Dekigioto(96/5/4)
昼御飯を寮で食べた後、天気も良さそうなので不意に鎌倉へ行きたくなった。
昼のニュースで鎌倉で大きなボタンの花が見られるというのが耳についていたからだと思う。
追浜から京急に乗り、次駅の金沢八景駅で逗子線に乗り換えた。
追浜に住んで4年が経つが逗子線に乗るのはこれが初めてだ。
逗子でJRに乗り換え、鎌倉へ、
追浜から鎌倉はあまり遠くないけど、電車を乗り継ぐとやはり面倒くさい。夜中に車で
何度か鎌倉を通過したことがあるが、そのときはあまりに近いので驚いた記憶がある。
最初に通った時はデジャビューを起こした。京都にいるような錯覚をしたのだ。
それから3年ほど経つが、今日、ようやく鎌倉見物にいくことができた。
目的地はあらかじめ決まっていた。昼間のニュースでやっていたボタンの花も
魅力だったが、目当ては大仏と文学館である。
大仏は原田知世が主演していた「早春物語」でのシーンを思い出したからであるし、
文学館は鎌倉の観光案内に載っていた写真を見て、見に行くことを決めた。
鎌倉へ着いての第一印象はとにかく人が多い。江ノ電の切符を買うのにあんなに並ぶとは
思いもしなかった。GWだからある程度想像していたがあそこまでひどいとは思いもしな
かった。気楽に散策とは行かないまでものんびりとすることができるという願いはこの時点で
夢と終わった。
観光シーズンの京都へも何度か足を運んだかあそこまで人は多くない。やはり、都心から
近いから手軽な観光地になるのであろう。まさに、原宿の竹下通りを歩いているような
混み具合である。
江ノ電で長谷まで行ってそこから10分程度歩くと大仏がある高徳寺に着く。
拝観料200円也を払い中に入るわけであるが、ここにも長蛇の列があった。やっとの思いで
中に入ると中は人が多いものの以外と広々としていた。でも、何か自分の中にあるイメージと違う。

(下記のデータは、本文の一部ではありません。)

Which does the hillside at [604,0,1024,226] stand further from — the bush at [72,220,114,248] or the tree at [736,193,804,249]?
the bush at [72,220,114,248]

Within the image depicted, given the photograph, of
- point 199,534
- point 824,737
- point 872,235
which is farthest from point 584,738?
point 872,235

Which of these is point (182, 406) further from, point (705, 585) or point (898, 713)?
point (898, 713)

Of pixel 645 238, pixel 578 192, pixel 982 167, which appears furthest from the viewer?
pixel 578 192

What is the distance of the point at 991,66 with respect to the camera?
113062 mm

参道が短いのである。入り口から4、50mのところに大仏様が鎮座している。僕の
イメージでは参道はゆうに100mはあったのである。
まあ、人のイメージなんてそんなものだろう。映画やテレビのワンシーンや観光案内、絵はがき
で作られた疑似体験の世界だから現実と全く同じ訳はないのである。自分勝手な解釈に納得して
15、6分大仏の周りをしげしげと見渡した。大仏の裏へ回って、急に現実の世界に引き戻される。

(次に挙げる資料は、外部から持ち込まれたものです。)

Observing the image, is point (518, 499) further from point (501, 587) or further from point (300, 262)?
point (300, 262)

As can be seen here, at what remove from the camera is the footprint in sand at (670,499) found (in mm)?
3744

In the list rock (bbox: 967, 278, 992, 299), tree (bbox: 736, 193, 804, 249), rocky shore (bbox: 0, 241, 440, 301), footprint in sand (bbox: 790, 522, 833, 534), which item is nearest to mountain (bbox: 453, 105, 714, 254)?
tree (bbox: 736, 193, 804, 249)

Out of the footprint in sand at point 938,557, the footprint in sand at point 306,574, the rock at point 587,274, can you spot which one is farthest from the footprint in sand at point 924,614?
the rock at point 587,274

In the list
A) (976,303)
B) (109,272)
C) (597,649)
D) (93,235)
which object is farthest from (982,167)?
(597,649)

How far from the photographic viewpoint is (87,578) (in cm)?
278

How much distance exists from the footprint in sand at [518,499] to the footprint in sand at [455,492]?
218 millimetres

背中に窓(?)が二つ、大きく開いているのである。中が空洞になっているから
そのための空気穴なのか。それとも中に入ることでもできるのか。いずれにせよこの大仏も所詮
作り物と我に帰させてしまった。
大仏を後にして文学館へ向かった。
文学館は一転して観光客は少なかった。それなりに人はいたがまばらであった。
たぶん、この建物もどこで見たことがある。それは映画の中か雑誌に載っていた写真かは
定かではないが、見たことがある。
前庭は広々とした芝生の庭ではシートを広げている家族や寝転がりながらひなたぼっこをする
カップルなど思い思いにくつろいでいる。
時間が許せば今日みたいなのどかな日は1日でもこういうところでのんびりしたいものだ。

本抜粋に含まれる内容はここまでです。